> **Your goal**:
Find every line in the entries below that contains the word "arrange" and copy each of those lines out. Case counts.
::: Data for the task
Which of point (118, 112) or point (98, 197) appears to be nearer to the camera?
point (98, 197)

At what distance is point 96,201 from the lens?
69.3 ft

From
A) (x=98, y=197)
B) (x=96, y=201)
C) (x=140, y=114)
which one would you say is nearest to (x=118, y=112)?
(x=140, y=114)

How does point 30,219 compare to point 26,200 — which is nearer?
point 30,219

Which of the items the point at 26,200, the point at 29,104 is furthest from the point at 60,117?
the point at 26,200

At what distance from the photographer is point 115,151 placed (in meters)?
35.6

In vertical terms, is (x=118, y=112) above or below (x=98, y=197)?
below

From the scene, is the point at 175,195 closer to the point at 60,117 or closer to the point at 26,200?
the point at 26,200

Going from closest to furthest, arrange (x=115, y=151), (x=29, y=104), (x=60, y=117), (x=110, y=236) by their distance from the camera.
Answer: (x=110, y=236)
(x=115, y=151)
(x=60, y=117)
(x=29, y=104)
::::::
::: Data for the task
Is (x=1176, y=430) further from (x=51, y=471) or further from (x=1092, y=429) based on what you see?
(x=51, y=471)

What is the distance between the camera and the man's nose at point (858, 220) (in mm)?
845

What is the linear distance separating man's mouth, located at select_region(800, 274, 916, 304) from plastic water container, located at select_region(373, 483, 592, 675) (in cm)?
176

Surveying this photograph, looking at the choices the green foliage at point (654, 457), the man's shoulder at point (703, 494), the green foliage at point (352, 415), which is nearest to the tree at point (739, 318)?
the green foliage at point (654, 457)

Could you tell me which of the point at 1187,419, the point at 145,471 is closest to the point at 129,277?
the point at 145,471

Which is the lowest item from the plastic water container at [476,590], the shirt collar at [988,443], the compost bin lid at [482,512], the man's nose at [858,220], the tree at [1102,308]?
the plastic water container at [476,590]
::::::
::: Data for the task
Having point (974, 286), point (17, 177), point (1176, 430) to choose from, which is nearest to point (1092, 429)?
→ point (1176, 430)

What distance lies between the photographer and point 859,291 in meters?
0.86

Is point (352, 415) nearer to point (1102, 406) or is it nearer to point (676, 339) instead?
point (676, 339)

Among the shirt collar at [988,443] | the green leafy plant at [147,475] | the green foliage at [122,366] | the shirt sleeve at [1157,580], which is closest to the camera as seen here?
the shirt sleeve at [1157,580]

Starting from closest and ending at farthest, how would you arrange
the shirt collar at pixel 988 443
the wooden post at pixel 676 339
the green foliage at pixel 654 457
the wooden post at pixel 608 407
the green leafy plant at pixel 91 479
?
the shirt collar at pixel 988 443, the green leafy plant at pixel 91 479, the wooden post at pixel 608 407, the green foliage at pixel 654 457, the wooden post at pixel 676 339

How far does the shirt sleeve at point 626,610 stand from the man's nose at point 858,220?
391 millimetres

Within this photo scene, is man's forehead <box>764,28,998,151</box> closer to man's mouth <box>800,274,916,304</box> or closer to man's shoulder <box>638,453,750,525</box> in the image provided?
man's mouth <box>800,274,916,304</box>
::::::
> **Reply to the exercise**:
Going from closest to furthest, arrange (x=115, y=151), (x=29, y=104), (x=60, y=117), (x=110, y=236) by their distance from the camera.
Starting from closest and ending at farthest, how would you arrange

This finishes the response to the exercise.